Task details
For the material below, output exactly the span from the line with "D-Dimer levels show" to the line with "Researchers investigated the effect", including both, and nothing besides.

The data
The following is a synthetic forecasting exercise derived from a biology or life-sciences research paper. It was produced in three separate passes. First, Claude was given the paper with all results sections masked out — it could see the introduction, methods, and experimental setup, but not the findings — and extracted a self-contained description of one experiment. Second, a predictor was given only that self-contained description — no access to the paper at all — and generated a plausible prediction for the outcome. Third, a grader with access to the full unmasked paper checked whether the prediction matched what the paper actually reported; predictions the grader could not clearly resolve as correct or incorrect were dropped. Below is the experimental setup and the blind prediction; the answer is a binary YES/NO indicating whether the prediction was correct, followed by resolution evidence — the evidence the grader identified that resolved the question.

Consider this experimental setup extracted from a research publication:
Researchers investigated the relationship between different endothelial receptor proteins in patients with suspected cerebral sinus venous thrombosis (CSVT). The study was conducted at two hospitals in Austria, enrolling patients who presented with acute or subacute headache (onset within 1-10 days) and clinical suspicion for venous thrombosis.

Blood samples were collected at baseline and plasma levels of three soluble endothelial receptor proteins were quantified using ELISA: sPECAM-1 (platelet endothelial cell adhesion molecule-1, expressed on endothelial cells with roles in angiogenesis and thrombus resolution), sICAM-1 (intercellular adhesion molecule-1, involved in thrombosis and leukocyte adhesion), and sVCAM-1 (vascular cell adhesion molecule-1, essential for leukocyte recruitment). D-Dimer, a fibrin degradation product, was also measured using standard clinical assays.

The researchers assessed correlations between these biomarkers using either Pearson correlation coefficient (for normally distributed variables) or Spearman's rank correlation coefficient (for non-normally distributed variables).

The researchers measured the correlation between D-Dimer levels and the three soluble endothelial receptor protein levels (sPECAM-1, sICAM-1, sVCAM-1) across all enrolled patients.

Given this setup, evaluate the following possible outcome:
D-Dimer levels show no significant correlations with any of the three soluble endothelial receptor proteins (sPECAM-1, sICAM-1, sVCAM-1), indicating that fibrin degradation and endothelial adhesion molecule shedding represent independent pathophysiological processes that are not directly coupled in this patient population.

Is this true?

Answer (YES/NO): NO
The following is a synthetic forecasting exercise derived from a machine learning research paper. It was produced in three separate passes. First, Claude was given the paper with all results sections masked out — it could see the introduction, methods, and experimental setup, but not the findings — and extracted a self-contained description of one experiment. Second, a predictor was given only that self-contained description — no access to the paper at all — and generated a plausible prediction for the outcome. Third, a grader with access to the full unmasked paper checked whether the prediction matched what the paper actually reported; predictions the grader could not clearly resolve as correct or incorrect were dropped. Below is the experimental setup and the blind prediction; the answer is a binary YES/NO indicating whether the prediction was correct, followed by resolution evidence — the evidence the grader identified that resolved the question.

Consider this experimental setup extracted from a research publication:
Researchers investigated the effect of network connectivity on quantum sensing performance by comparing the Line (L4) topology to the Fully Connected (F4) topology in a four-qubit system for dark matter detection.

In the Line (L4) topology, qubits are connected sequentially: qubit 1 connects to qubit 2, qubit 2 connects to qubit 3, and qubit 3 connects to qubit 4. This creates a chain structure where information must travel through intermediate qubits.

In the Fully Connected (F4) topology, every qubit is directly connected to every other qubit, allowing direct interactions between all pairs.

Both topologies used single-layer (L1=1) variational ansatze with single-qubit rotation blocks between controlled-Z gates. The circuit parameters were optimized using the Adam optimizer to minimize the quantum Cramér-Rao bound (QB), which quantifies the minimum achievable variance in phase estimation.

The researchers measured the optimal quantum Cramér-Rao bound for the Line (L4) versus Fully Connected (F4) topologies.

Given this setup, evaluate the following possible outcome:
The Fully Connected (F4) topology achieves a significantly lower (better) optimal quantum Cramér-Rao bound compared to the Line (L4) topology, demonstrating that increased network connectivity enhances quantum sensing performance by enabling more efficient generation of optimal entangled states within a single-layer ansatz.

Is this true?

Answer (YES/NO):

Reply to the exercise
D-Dimer levels show no significant correlations with any of the three soluble endothelial receptor proteins (sPECAM-1, sICAM-1, sVCAM-1), indicating that fibrin degradation and endothelial adhesion molecule shedding represent independent pathophysiological processes that are not directly coupled in this patient population.

Is this true?

Answer (YES/NO): NO
The following is a synthetic forecasting exercise derived from a machine learning research paper. It was produced in three separate passes. First, Claude was given the paper with all results sections masked out — it could see the introduction, methods, and experimental setup, but not the findings — and extracted a self-contained description of one experiment. Second, a predictor was given only that self-contained description — no access to the paper at all — and generated a plausible prediction for the outcome. Third, a grader with access to the full unmasked paper checked whether the prediction matched what the paper actually reported; predictions the grader could not clearly resolve as correct or incorrect were dropped. Below is the experimental setup and the blind prediction; the answer is a binary YES/NO indicating whether the prediction was correct, followed by resolution evidence — the evidence the grader identified that resolved the question.

Consider this experimental setup extracted from a research publication:
Researchers investigated the effect of network connectivity on quantum sensing performance by comparing the Line (L4) topology to the Fully Connected (F4) topology in a four-qubit system for dark matter detection.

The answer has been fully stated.